In the end, President Barack Obama’s decision to become the first sitting U.S. president to visit Hiroshima, Japan, may not have been a difficult one.
A trip to the site of the world's first atomic bombing fits both with his push for a world free of nuclear weapons and his desire to fill his final year in office with a series of historic trips, including Cuba, as he looks to add final chapters to his legacy.
Obama will probably face criticism from those who question whether he will apologize for the U.S. bombing that led to the surrender of Japan and the end of World War II. But in his final months in office, that is unlikely to hurt him.
“I don’t know why he wouldn’t go,” said Joshua Walker, a former Obama State Department official who is now a fellow with the Asia program at the German Marshall Fund of the United States. “This is all about legacy.”
After months of speculation, the White House announced Tuesday that Obama would visit the Hiroshima Peace Memorial Park May 27 following his first trip to Vietnam and a meeting of the Group of Seven industrialized nations in Japan. White House Press Secretary Josh Earnest declined to say whether Obama would meet with survivors.
It was not a surprise. On his first trip to Japan in his first year in office, Obama said he would like to visit one day. “The memories of Hiroshima and Nagasaki are etched in the minds of the world, and I would be honored to have the opportunity to visit those cities at some point during my presidency,” he said in 2009.

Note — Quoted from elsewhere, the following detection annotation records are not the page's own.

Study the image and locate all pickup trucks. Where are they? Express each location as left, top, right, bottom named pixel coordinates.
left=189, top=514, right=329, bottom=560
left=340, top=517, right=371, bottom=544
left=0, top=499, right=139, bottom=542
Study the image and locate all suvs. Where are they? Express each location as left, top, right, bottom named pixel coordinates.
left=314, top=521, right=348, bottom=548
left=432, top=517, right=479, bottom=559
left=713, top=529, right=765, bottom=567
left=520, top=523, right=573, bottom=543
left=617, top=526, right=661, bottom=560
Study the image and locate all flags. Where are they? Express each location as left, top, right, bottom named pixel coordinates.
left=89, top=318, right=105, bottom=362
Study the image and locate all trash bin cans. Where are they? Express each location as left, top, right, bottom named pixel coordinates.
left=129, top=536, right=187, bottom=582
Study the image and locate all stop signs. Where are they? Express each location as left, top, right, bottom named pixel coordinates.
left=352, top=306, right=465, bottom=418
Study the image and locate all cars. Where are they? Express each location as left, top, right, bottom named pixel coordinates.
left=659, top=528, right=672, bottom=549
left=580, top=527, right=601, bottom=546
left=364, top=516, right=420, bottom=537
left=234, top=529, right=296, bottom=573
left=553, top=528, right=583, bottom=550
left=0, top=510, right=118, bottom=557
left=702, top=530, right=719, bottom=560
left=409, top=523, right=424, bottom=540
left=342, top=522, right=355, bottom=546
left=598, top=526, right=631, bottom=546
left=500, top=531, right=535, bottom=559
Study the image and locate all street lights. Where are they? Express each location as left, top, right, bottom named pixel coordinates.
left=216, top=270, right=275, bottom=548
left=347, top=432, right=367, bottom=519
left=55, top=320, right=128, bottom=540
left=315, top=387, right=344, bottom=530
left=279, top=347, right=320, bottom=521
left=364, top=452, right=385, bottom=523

Obama, accompanied by Japanese Prime Minister Shinzo Abe, is expected to deliver a speech where he will talk of his commitment to pursuing “the peace and security of a world without nuclear weapons,” according to the White House.
“He will not revisit the decision to use the atomic bomb at the end of World War II,” deputy national security adviser Ben Rhodes wrote in a blog post. “Instead, he will offer a forward-looking vision focused on our shared future.”
During World War II, President Harry Truman had been warned that it would take thousands, perhaps hundreds of thousands, of lives to invade Japan. The use of an atomic bomb killed an estimated 140,000 people in Hiroshima. Three days later, a second atomic bomb killed up to 80,000 people in Nagasaki. And Japan surrendered soon afterward.
The devastation at Hiroshima will always be a profound reminder that we must do everything we can to ensure that nuclear weapons are never used again. Our ultimate goal today, tomorrow and always should be a nuclear-weapons-free future. Sen. Ed Markey, D-Mass., co-founder of the Congressional Bipartisan Task Force on Nonproliferation
Still, Obama’s critics may accuse of him for continuing what they have called an “apology tour,” acknowledging past mistakes by the United States in an effort rebuild relationships around the globe. On Tuesday, Republicans on Capitol Hill were largely quiet.
Mireya Solis, a senior fellow at the Center for East Asian Policy at the center-left Brookings Institution, said the initial reaction might have to do with how the White House carefully calibrated its message to indicate he would not apologize for the bombing.
“President Obama is particularly well suited for this trip because of his track record on nuclear nonproliferation,” she said. “It fits him well.”
The trip comes after Obama vowed in a 2009 speech in Prague to take “concrete steps toward a world without nuclear weapons.” Obama, who won the Nobel Peace Prize in part because of his desire to stop the spread of nuclear weapons, gave a later speech outlining a series of steps toward disarmament.
In 2015, the U.S and five other world powers announced a deal to limit Iran’s ability to build nuclear weapons in exchange for the lifting of economic sanctions. But other actions require approval from reticent lawmakers and countries, including Russia.
When Barack Obama visits the Cenotaph in Hiroshima, he should … not talk about a world without nuclear weapons, for such a thing is more fanciful now than in 2009. Instead, he should stand by his Japanese counterpart, and reflect on our ability to move past the gaping wounds of war, to ally together to keep peace. Michael Auslin, a Japan expert at the American Enterprise Institute, a conservative Washington think tank
Several groups called on Obama to outline steps he would take toward a nuclear-free world, including reducing the number of nuclear warheads or strategic warheads, removing nuclear weapons from the “hair-trigger alert” that allows weapons to be launched within minutes and scaling back plans to spend $1 trillion to build a new generation of nuclear warheads, missiles, bombers and submarine.
“The president must do more than give another beautiful speech about nuclear disarmament,” said Lisbeth Gronlund, co-director of the Union of Concerned Scientists' Global Security Program. “The world needs – indeed, is desperate for – concrete action.”
Secretary of State John Kerry became the highest-ranking administration official to visit the site when he attended a memorial ceremony in Hiroshima in April. He was well received. “War must be the last resort, never the first choice,” he wrote in a memorial book at Hiroshima. “This memorial compels us all to redouble our efforts to change the world, to find peace and build the future so yearned for by citizens everywhere.”
Everyone should visit Hiroshima, and everyone means everyone. Secretary of State John Kerry at Hiroshima in April
Several lawmakers also have visited. President Jimmy Carter visited the Japanese city, but not until 1984 after he left office.